Although the reader is eventually able to distinguish the characters by name and even by relationship—there is Juan, an interpreter and the seeming protagonist of the novel; Tell, Juan’s lover; Helene, an anesthetist whom Juan is in love with; Marrast, a sculptor in love with Tell; Nicole, Marrast’s lover, who is in love with Juan; Austin, a young man befriended by Marrast—this information, rather than forming some larger aggregate understanding of the characters and of the book, merely exists. The characters themselves seem to be in a state of flux, drifting in and out of scene and focus, and thus the information the reader is given becomes of greatest use in trying to discern which characters occupy which scenes. And then there is the character of the “paredros,” a shadowy figure that seems at times to be part of the characters’ collective and individual consciousnesses, ephemeral or perhaps imagined, yet at other times corporeal and real, even entering into dialogue with the characters. But the eerie and transformational nature of the paredros—who is described at one point in the text as “something like the value of the joker in cards”—is not altogether surprising to the reader. To a degree, every character in the novel is a wild card.
Further adding to the discomfort of the book is its shifting narrative, which moves in time and space, from character to character, from first person to third in the span of a simple sentence, sometimes changing meaning on a single word, and the reader thus never feels entirely certain of who is narrating a given scene, where and when the narration takes place, even which characters are present at a given time. There are physical locations throughout, to be sure, but as many as are concrete are also labyrinthine, in perpetual change—indeed, the city where the group meets to hold their conversations, referred to simply as “the city,” seems at once a patchwork of various real-world cities and a dark, lamplit creation all its own. Even in terms of imagery the narrative seems to be leading us toward some measure of certainty, toward some thematic paradigm with which to make sense of the elusive text, due to the repetition of certain startling recurring motifs: mutilated dolls, mirrors, strange basilisks, vampirism, the presence, both real and imagined, of blood. And yet these images, which often appear out of nowhere and which hold promise of providing direction in the shifting maze, refuse to coalesce into a theme, refuse to allow the reader an epiphanic moment.
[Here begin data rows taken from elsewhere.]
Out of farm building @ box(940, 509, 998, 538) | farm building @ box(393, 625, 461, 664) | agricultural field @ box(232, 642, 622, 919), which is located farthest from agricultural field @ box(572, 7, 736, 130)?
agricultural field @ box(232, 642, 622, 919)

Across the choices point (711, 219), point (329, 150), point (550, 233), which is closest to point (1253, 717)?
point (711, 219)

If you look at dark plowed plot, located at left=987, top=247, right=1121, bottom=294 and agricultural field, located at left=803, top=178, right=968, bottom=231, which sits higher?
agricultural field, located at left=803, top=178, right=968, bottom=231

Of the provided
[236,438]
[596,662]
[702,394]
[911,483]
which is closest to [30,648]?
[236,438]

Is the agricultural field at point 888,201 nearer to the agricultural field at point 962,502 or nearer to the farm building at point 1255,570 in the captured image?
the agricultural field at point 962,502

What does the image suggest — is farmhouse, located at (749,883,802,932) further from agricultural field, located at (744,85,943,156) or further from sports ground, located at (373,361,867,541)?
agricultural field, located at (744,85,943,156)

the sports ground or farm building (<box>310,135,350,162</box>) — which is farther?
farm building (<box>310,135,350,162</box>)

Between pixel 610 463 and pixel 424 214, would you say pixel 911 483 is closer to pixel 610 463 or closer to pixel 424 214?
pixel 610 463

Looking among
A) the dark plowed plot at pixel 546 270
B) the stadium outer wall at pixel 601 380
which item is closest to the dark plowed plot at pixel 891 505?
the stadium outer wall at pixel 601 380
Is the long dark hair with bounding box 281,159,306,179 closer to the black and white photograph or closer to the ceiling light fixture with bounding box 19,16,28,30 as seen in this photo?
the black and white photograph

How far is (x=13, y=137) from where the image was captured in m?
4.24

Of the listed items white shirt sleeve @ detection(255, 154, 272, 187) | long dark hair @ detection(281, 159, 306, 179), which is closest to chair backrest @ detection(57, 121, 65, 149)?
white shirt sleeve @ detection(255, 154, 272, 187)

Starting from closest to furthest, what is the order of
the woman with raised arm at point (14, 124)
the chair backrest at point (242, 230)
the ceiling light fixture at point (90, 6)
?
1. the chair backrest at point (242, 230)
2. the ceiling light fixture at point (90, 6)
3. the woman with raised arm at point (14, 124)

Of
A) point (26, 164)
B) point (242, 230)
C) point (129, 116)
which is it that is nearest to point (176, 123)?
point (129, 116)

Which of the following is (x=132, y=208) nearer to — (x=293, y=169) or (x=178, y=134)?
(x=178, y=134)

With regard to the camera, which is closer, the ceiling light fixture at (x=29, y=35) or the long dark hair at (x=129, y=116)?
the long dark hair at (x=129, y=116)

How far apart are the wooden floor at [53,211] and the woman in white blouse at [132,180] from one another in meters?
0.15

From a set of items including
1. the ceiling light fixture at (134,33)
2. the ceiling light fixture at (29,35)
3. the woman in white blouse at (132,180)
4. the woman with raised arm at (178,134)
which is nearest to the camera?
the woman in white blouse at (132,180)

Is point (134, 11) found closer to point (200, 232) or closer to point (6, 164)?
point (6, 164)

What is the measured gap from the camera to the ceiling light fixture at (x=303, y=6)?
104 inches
Thus, Cortázar’s novel amounts to dream logic, to the surreal and uncomfortable juxtaposition of images, faces, voices that change at a moment’s notice and provide cohesion only through the dreamer’s (here, the reader’s) inability to render any overriding order. Of course, Cortázar never announces or even allows this—the shifting or subjective nature of narrative or consciousness—to concretize in terms of theme. To do so would ultimately provide an exit, and Cortázar remains content to allow the reader to remain in the hall of mirrors, staring infinitely into reflection.
BIBLIOGRAPHY
Alonso, Carlos J. Julio Cortázar: New Readings. New York: Cambridge University Press, 1998.
Garfield, Evelyn Picon. Julio Cortázar. New York: Frederick Unger, 1975.
Peavler, Terry J. Julio Cortázar. Twayne’s World Author Series 816. Boston: Twayne, 1990.
Standish, Peter. Understanding Julio Cortázar. Columbia: University of South Carolina Press, 2001.
Yovanovich, Gordana. Julio Cortázar’s Character Mosaic: Reading the Longer Fiction. Toronto: University of Toronto Press, 1991.